HAYLEY ATWELL: I’m so happy! I love Sousa! I think what makes it work is that she saw something in him that’s the same quality she found attractive in Skinny Steve (Chris Evans), which was a man with great morals dealing with very real physical hardships. In the workplace, her gender is considered a disability. Sousa has a disability from the war, and therefore has to deal with that limitation. Because he deals with it with such dignity in the way that Skinny Steve did, that’s what attracts her to people. I think it’s inevitable that they end up together. He’s not intimidated by her. He respects her and admires her, and supports how brilliant she is and how good she is at her job, and is not threatened by that. I think that’s a bloody hard thing for men in the 1940s to not be intimidated by. He’s pretty special in that regard.

Do you think Sousa could be the husband that Peggy was talking about in Captain America: Winter Soldier?
I don’t know, because she says that Captain America saved her husband.
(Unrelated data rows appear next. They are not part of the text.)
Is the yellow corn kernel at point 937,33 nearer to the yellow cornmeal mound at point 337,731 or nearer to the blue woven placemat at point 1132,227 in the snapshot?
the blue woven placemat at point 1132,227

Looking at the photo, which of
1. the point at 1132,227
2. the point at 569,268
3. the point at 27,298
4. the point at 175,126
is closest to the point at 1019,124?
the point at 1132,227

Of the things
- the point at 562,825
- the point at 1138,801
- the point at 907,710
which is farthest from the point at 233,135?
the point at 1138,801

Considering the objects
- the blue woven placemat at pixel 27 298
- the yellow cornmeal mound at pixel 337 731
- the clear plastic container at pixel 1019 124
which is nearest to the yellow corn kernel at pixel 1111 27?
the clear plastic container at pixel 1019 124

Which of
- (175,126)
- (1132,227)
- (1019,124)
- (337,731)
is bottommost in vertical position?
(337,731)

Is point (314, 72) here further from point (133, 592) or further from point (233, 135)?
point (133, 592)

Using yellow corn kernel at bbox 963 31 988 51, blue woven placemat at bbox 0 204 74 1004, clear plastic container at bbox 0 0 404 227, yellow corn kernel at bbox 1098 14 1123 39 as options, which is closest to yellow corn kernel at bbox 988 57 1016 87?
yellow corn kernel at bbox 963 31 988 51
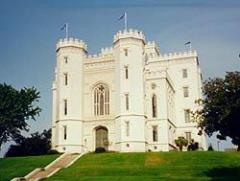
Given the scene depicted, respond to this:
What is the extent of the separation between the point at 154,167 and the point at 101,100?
2429cm

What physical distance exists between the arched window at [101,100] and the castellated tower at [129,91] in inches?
104

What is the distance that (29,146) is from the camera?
69438mm

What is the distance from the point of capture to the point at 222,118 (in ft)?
117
It could be that what we don’t know yet is that in the war, at one point, Steve Rogers did save Sousa, and Sousa wasn’t telling me or didn’t know it at the time. Or they embark on a fabulous love affair, but then they realize they’re really bad at domestic chores and that they can’t compromise on who washes the dishes and they decide to go their separate ways. That’s a possibility, too. I like to think that this is the start to a beautiful relationship.

Why end the season with that cliffhanger?
Fazekas: What I really love about Thompson's arc for the season is it really is a great journey for him. He, as we have said a lot, puts his ambition and his ego over other things, over sometimes doing the right thing, and he often doesn't care who gets hurt or who is upset about it. And as we've established with Vernon Masters [Kurtwood Smith], he's been trained to do that. This is his mentor, this is somebody who was a like a friend of his father's. He was trained to be that guy. In great part because of his relationship with Peggy and his experience at finding out what kind of person Vernon Masters really was, he actually decides to do the right thing in the end at great cost to himself. It symbolizes how much he had to sacrifice to do the right thing.

It was extra heartbreaking because Thompson finally redeemed himself and got his ego in check by then, and that scene where he actually got everyone's dinner orders was proof of that.
Fazekas: Right, we wanted to call back to the first season with that scene. His arc became organic. We didn't start off this season going, "And by the end, Thompson is going to get shot." It felt organic from the story to end there. Even in the last episode, he still tried to kill everyone because in his estimation, it was the right thing to do, even if it wasn't morally right. He made a hard choice for the greater good. So we didn't completely change his character. He did what he thought had to be done, even if it wasn't totally right.

How do you feel about the show’s chances for a third season?
FAZEKAS: Bad. People have to watch the show. While I would love to see it continue on, it’s a bummer — a bummer for all of us, cast included. Everybody loves the job, everybody loves working together. I would love to see it live on, even if it’s in some other form, digital or whatever. I doubt that there’s a Netflix play for it. We’re not really involved in those decisions anyway. At the end of the day, people have to watch the show.

Would you consider a way to wrap up the story somehow?

FAZEKAS: Sure. It’s interesting because that episode feels like — except for the fact that we plugged Thompson — a nice little conclusion, which wasn’t the intent. If they wanted us to do anything, we would do it. We absolutely love it.